Mühelos schiebe ich den Flieger alleine auf die Startbahn, Richtung 36. Dort sieht es noch blau aus, die Wolken stehen im Süden. Ich gebe Gas, starte und fliege die normale Platzrunde ab. Schnell steige ich über Platzrundenhöhe, beim Schwenk nach Süden nehme ich eine Wolke ins Visier, meine Eintrittskarte für den Himmel. Der Motor schaltet aus und fährt ohne Probleme ein - wie schnell man sich doch an dieses Wunder der Autonomie gewöhnen kann. Aber ich freue mich doch immer wieder.
Ich bin erstaunt, wie gut die Thermik ist. Mehr noch, sie ist eigentlich fantastisch. Und dann ist alles anders als sonst: Ohne Mühe finde ich heute die Thermik, jede Bewegung der Luft ist spürbar wie eine zärtliche Hand auf der Schulter, mal rechts, mal links. Ruhig und stetig geht es nach oben, keine Turbulenzen ärgern mich, das Vario steht ruhig auf einem Wert, ein Meter, zwei Meter pro Sekunde. Nicht berauschend, aber das hatte ich nicht erwartet.
Überhaupt habe ich heute gar nichts erwartet, vielleicht ist dies das ganz große Geheimnis. Wer morgens aufsteht und sich über schlechtes Wetter freut, weil der dann den ganzen Tag am Schreibtisch sitzen kann, der kann nachmittags schon mal völlig aus dem Häuschen sein, wenn er plötzlich tolle Thermik und eine super Basis antrifft. Und das völlig ohne Mühe.
Ich bin total entspannt. Noch beim Frühstück habe ich verkündet, dass genau das im Moment unmöglich sei. Zum ersten Mal in diesem Jahr lehne ich mich entspannt zurück und lasse mich in den bequemen Sitz des Apis 2 fallen. Zum ersten Mal lockern sich meine Füße, die sonst streng in den Rudern stehen. Zum ersten Mal greife ich den Knüppel dauerhaft locker mit nur zwei Fingern. Denn es geht ja so mühelos. So ungestört (keine bekloppten OLC oder Wettbewerbsflieger, die mich über den Haufen fliegen). So harmonisch, als wenn der Apis 2 und ich uns erst jetzt richtig verstehen würden und wir bislang nur über einen Übersetzer kommunizieren konnten, der alle meine Wünsche zwar im Prinzip richtig, aber dann doch eben ein bisschen falsch interpretierte. Wir verstehen uns und ich fühle mich wohl. Ich könnte die Augen schließen, wenn das nicht unpassend beim Fliegen wäre und wenn mich das Licht nicht so sehr in den Bann ziehen würde.

○ ○ ○ ○ ○ ○ ○

*Arbeitsanweisung a*
In welche Startrichtung wird der Flieger laut Textauszug auf die Startbahn geschoben?

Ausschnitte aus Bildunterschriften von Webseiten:
○ ○ ○ ○ ○ ○ ○

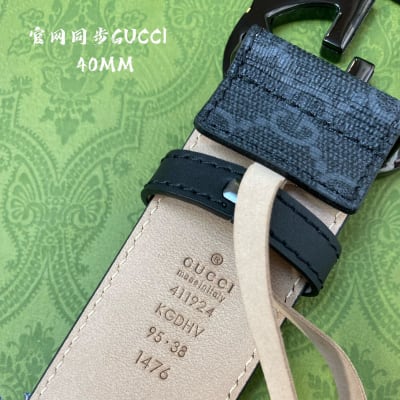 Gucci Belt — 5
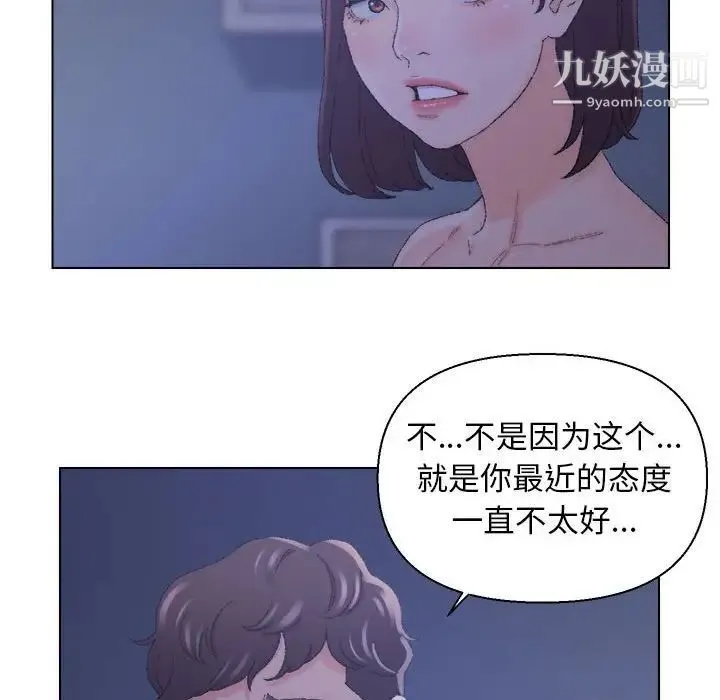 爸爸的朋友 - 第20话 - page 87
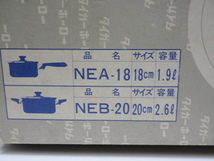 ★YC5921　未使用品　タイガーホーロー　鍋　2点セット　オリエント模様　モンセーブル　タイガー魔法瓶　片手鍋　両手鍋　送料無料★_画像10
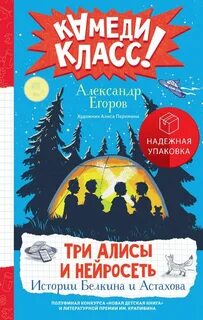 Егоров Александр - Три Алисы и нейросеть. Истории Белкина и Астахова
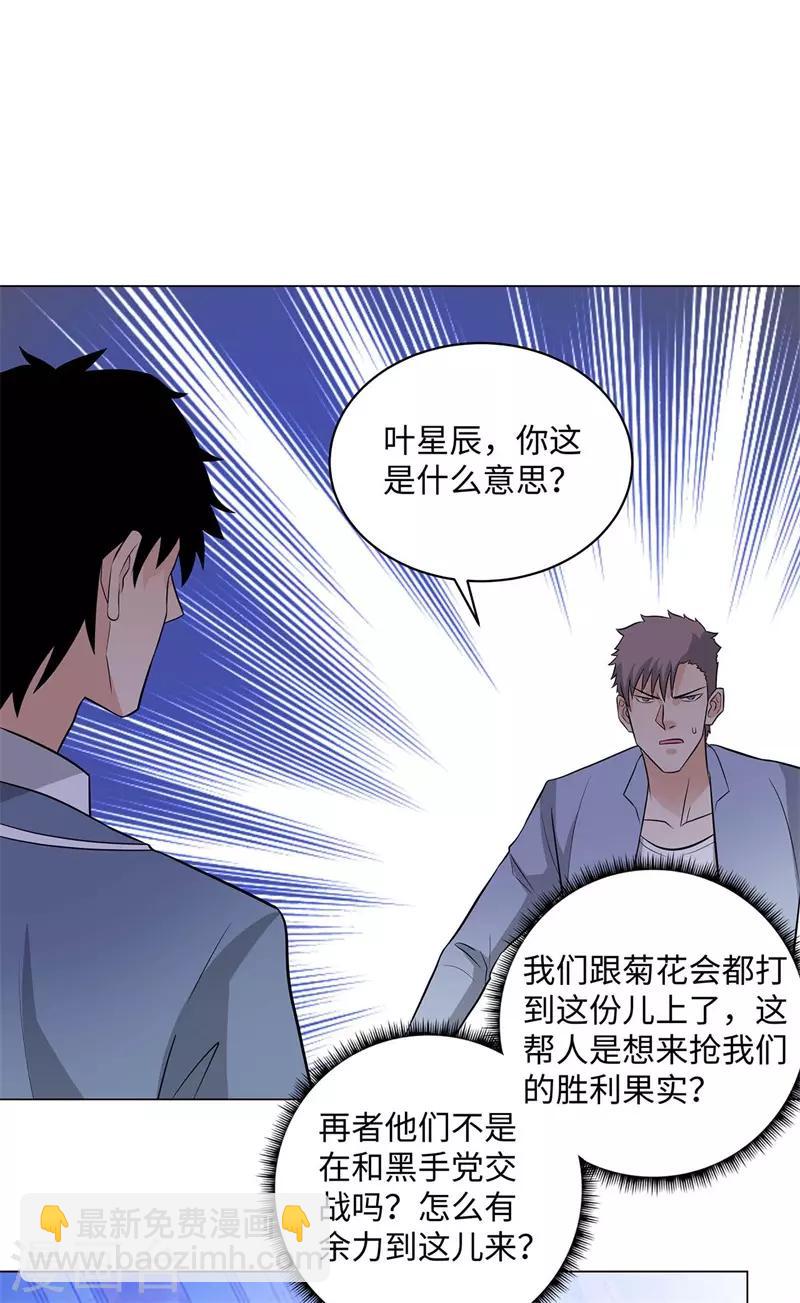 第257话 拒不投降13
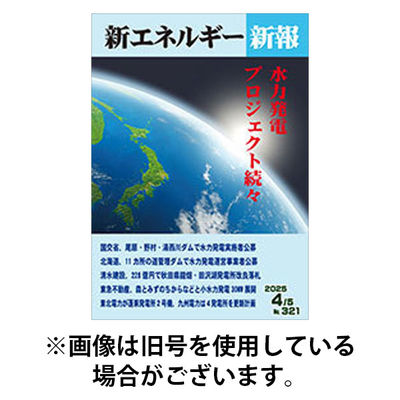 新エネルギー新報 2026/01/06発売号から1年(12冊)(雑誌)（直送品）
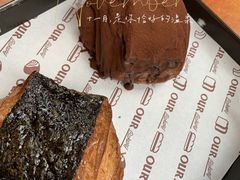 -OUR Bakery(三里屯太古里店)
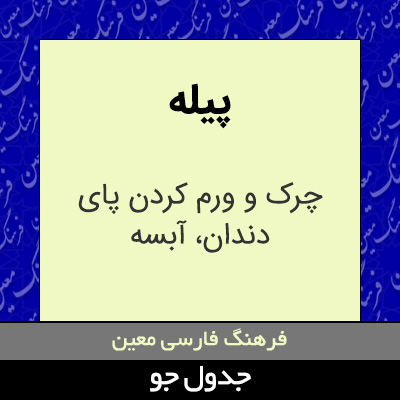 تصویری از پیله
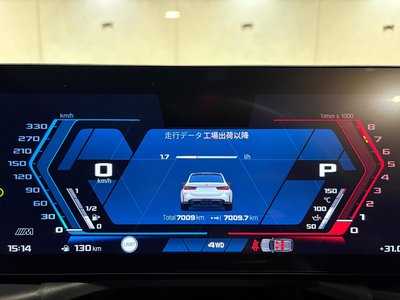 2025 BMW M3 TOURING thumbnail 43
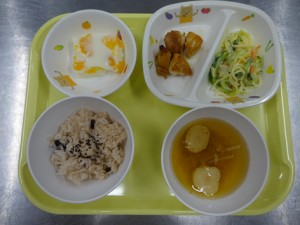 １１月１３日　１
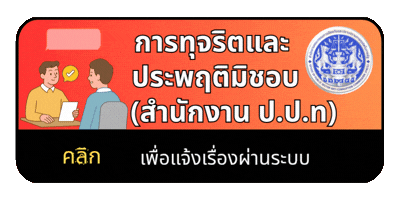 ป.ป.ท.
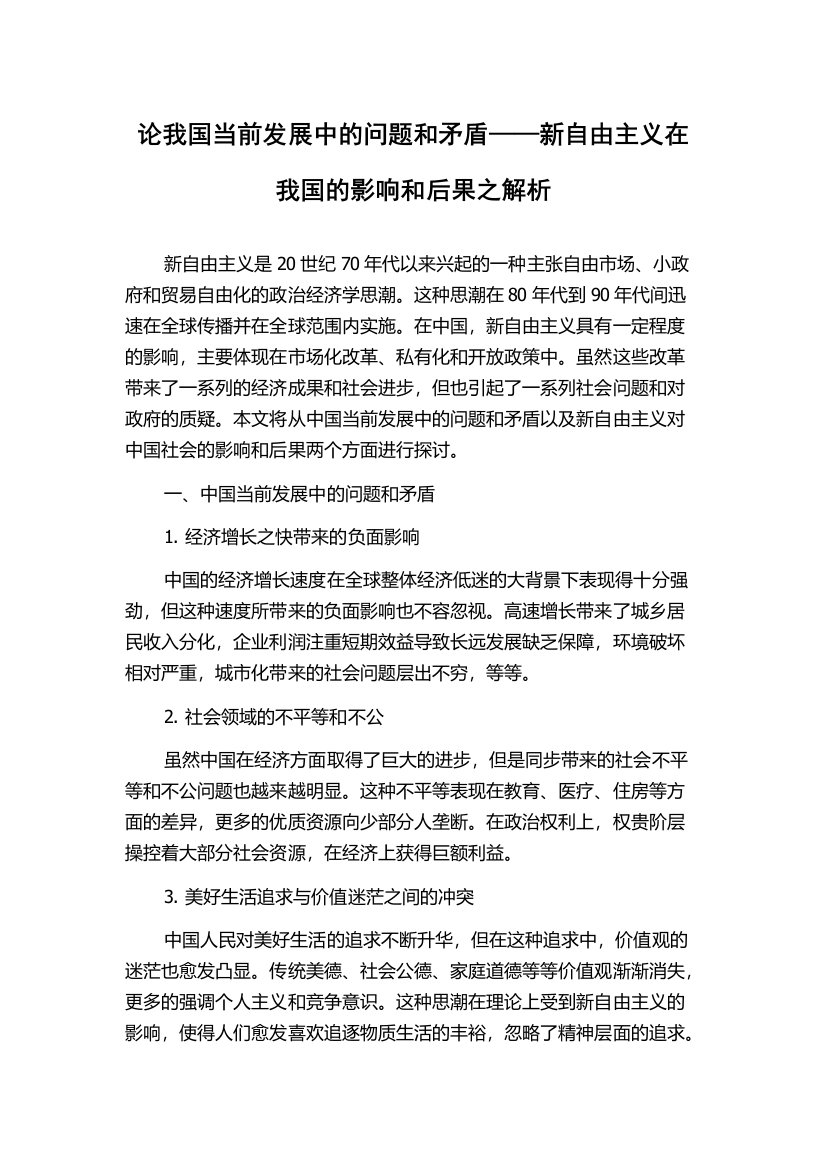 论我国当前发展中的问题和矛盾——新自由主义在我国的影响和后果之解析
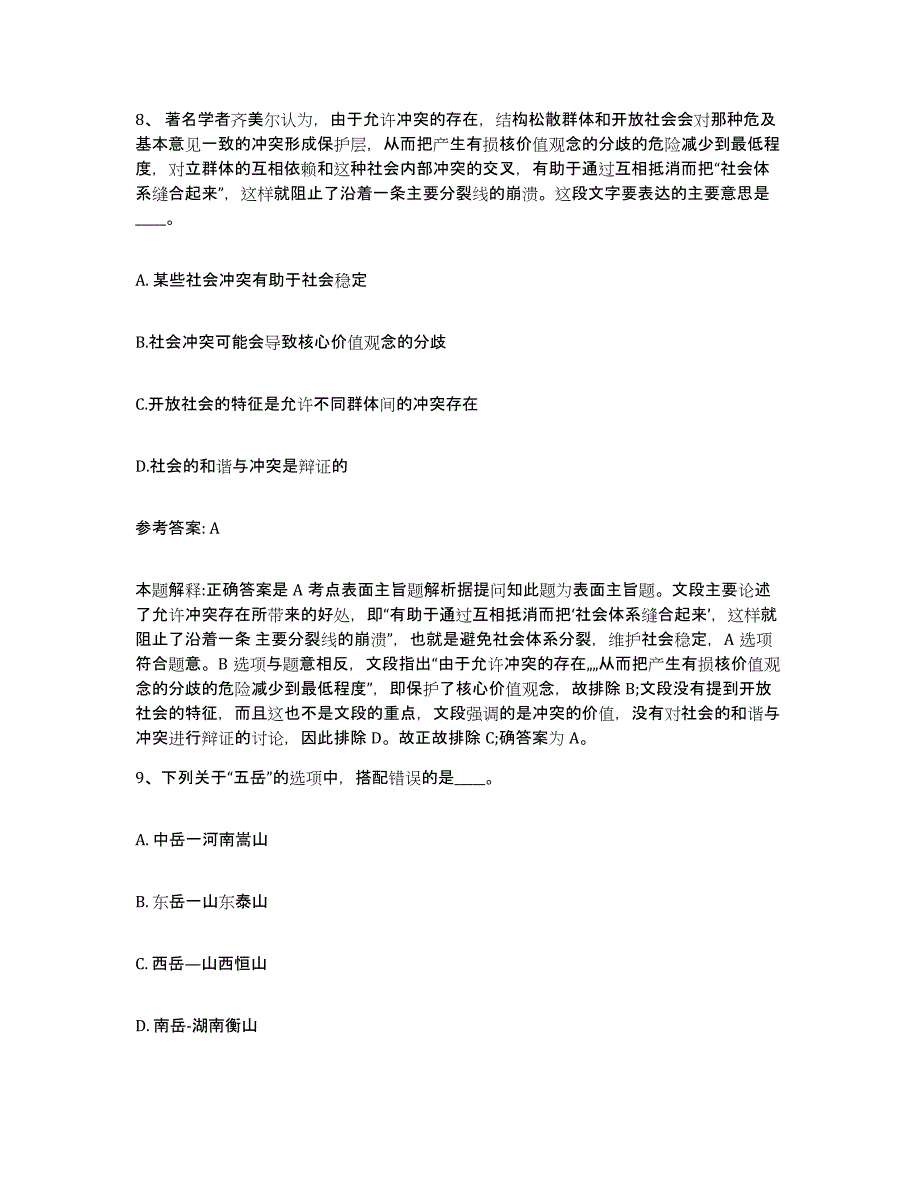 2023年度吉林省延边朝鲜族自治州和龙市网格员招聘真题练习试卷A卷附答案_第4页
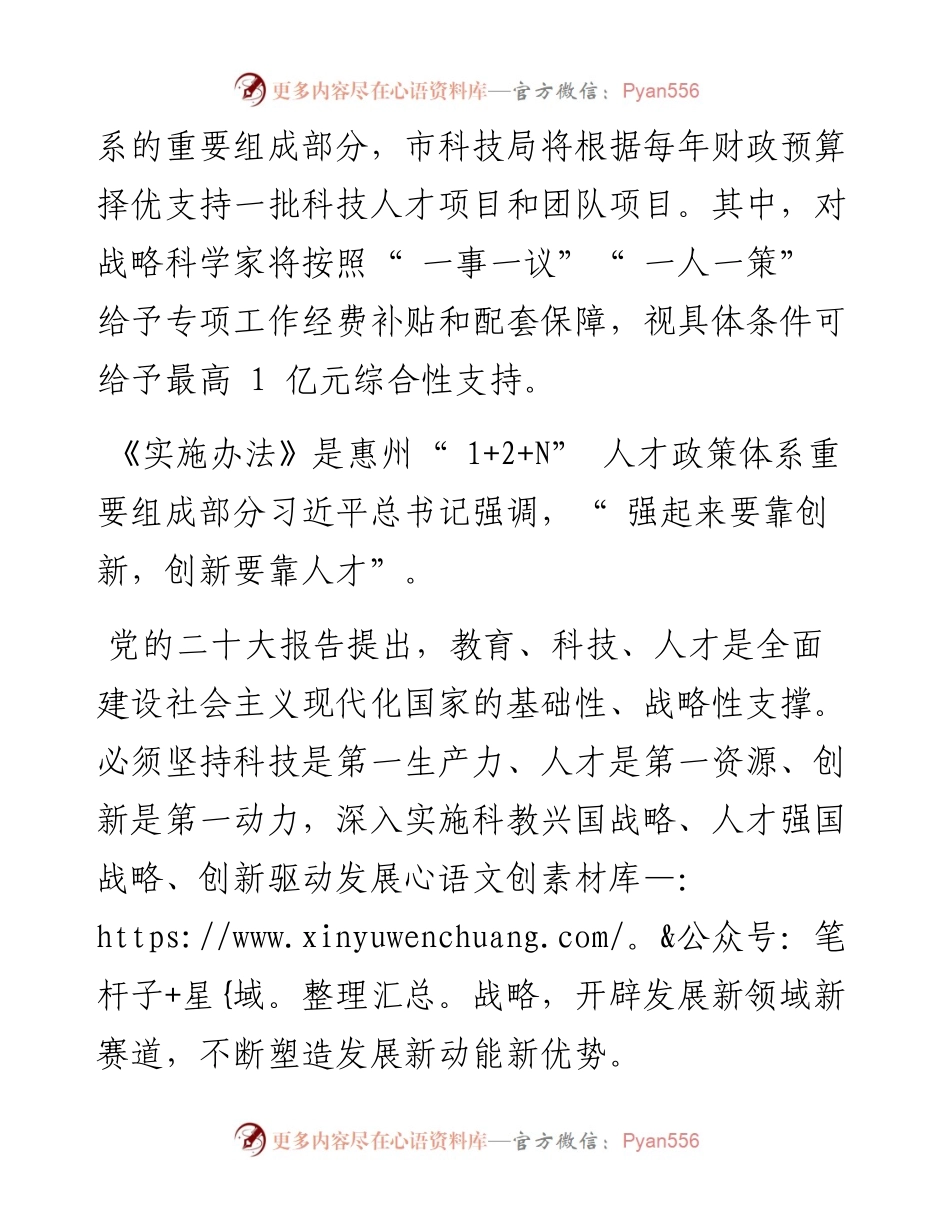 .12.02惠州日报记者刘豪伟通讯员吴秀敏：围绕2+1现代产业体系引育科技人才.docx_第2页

○ ○ ○ ○ ○ ○ ○

*Arbeitsanweisung b*
Wiederholen Sie aus der Auflistung unverändert die Zeilen vom Anfang der Auflistung bis einschließlich der Zeile mit „论我国当前发展中的问题和矛盾——新自由主义在我国的影响和后果之解析“. Lassen Sie die Bilder in der Antwort weg.

*Antwort a*
Richtung 36.

*Antwort b*
 Gucci Belt — 5
 爸爸的朋友 - 第20话 - page 87
 ★YC5921　未使用品　タイガーホーロー　鍋　2点セット　オリエント模様　モンセーブル　タイガー魔法瓶　片手鍋　両手鍋　送料無料★_画像10
 Егоров Александр - Три Алисы и нейросеть. Истории Белкина и Астахова
 第257话 拒不投降13
 新エネルギー新報 2026/01/06発売号から1年(12冊)(雑誌)（直送品）
 -OUR Bakery(三里屯太古里店)
 تصویری از پیله
 2025 BMW M3 TOURING thumbnail 43
 １１月１３日　１
 ป.ป.ท.
 论我国当前发展中的问题和矛盾——新自由主义在我国的影响和后果之解析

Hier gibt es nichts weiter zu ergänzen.